## GIVEN INSTRUCTION 1
In the listing, swap "camera" for "viewer" in the part that starts at the line containing "From the objects listed as" and runs through the end of the listing. Return only that part and change nothing else.
*** DOCUMENT SECTION
Plotters Part IV

Too depressed about the pending university cuts to write about that yet. Instead lets have fun ! Yes, lets do the fourth and the final part of the rambling Norse Epic that is my series of posts on plotting software.

Just to bring you back up to speed… First there was a general intro. Next up, Part II was about mathematical environments, plot libraries, and equation graphers. This brought out the R fanboys. Part III was about GUI based plotters, wherein I gave healthy plugs to mjograph and the bizarrely named but handy Veusz. In today’s installment I will look at script based plotters.

Sometimes a GUI based application just doesn’t have enough flexibility, and all that clicking is too laborious. On the other hand, pernickety calls to low level routines inside a C programme is just overkill, especially if you already have the data file from somewhere else. A nice little script language is what you want, with sensible defaults, so you can just say plot sin(x)/x and leave it that, or you can gradually add sophistication, setting the axes, line weights, etc, saving the script and fiddling more later.
******
*** EXCERPTED RECORDS
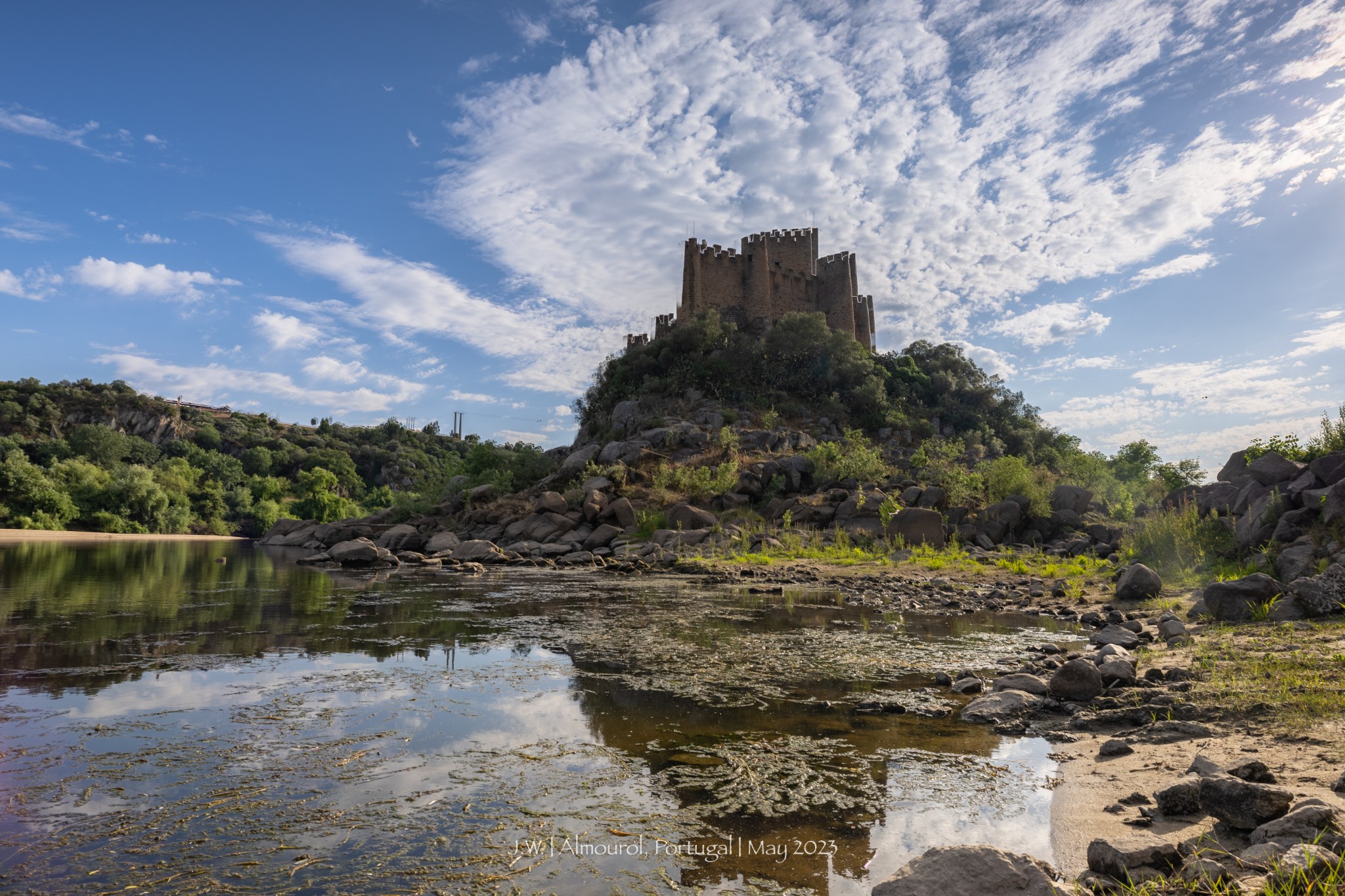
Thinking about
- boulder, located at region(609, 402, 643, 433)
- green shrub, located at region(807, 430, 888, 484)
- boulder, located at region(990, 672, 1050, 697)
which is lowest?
boulder, located at region(990, 672, 1050, 697)

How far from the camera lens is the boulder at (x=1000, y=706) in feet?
18.1

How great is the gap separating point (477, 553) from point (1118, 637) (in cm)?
2168

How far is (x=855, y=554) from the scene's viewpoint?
20859 mm

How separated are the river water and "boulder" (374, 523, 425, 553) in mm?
19655

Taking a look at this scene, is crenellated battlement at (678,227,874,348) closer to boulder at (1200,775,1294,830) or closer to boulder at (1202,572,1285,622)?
boulder at (1202,572,1285,622)

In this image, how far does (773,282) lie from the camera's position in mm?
54469

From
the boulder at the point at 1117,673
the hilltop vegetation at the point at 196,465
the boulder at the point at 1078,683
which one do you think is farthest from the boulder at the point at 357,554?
the boulder at the point at 1117,673

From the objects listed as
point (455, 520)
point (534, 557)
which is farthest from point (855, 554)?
point (455, 520)

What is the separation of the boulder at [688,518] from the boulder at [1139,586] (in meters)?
16.6

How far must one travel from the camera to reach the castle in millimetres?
51875

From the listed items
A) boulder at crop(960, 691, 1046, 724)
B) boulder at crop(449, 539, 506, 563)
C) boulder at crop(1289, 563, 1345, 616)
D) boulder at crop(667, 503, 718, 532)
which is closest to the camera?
boulder at crop(960, 691, 1046, 724)

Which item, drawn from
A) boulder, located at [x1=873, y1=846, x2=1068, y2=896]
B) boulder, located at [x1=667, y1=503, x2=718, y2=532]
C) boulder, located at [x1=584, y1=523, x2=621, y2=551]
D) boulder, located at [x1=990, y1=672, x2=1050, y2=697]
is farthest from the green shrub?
boulder, located at [x1=873, y1=846, x2=1068, y2=896]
******
## GIVEN INSTRUCTION 2
Reproduce the post on plotting software word for word, in full.

## TASK ANSWER 1
From the objects listed as
point (455, 520)
point (534, 557)
which is farthest from point (855, 554)?
point (455, 520)

What is the separation of the boulder at [688,518] from the boulder at [1139,586] (in meters)?
16.6

How far must one travel from the viewer to reach the castle in millimetres?
51875

From the listed items
A) boulder at crop(960, 691, 1046, 724)
B) boulder at crop(449, 539, 506, 563)
C) boulder at crop(1289, 563, 1345, 616)
D) boulder at crop(667, 503, 718, 532)
which is closest to the viewer?
boulder at crop(960, 691, 1046, 724)

Which item, drawn from
A) boulder, located at [x1=873, y1=846, x2=1068, y2=896]
B) boulder, located at [x1=667, y1=503, x2=718, y2=532]
C) boulder, located at [x1=584, y1=523, x2=621, y2=551]
D) boulder, located at [x1=990, y1=672, x2=1050, y2=697]
is farthest from the green shrub?
boulder, located at [x1=873, y1=846, x2=1068, y2=896]

## TASK ANSWER 2
Plotters Part IV

Too depressed about the pending university cuts to write about that yet. Instead lets have fun ! Yes, lets do the fourth and the final part of the rambling Norse Epic that is my series of posts on plotting software.

Just to bring you back up to speed… First there was a general intro. Next up, Part II was about mathematical environments, plot libraries, and equation graphers. This brought out the R fanboys. Part III was about GUI based plotters, wherein I gave healthy plugs to mjograph and the bizarrely named but handy Veusz. In today’s installment I will look at script based plotters.

Sometimes a GUI based application just doesn’t have enough flexibility, and all that clicking is too laborious. On the other hand, pernickety calls to low level routines inside a C programme is just overkill, especially if you already have the data file from somewhere else. A nice little script language is what you want, with sensible defaults, so you can just say plot sin(x)/x and leave it that, or you can gradually add sophistication, setting the axes, line weights, etc, saving the script and fiddling more later.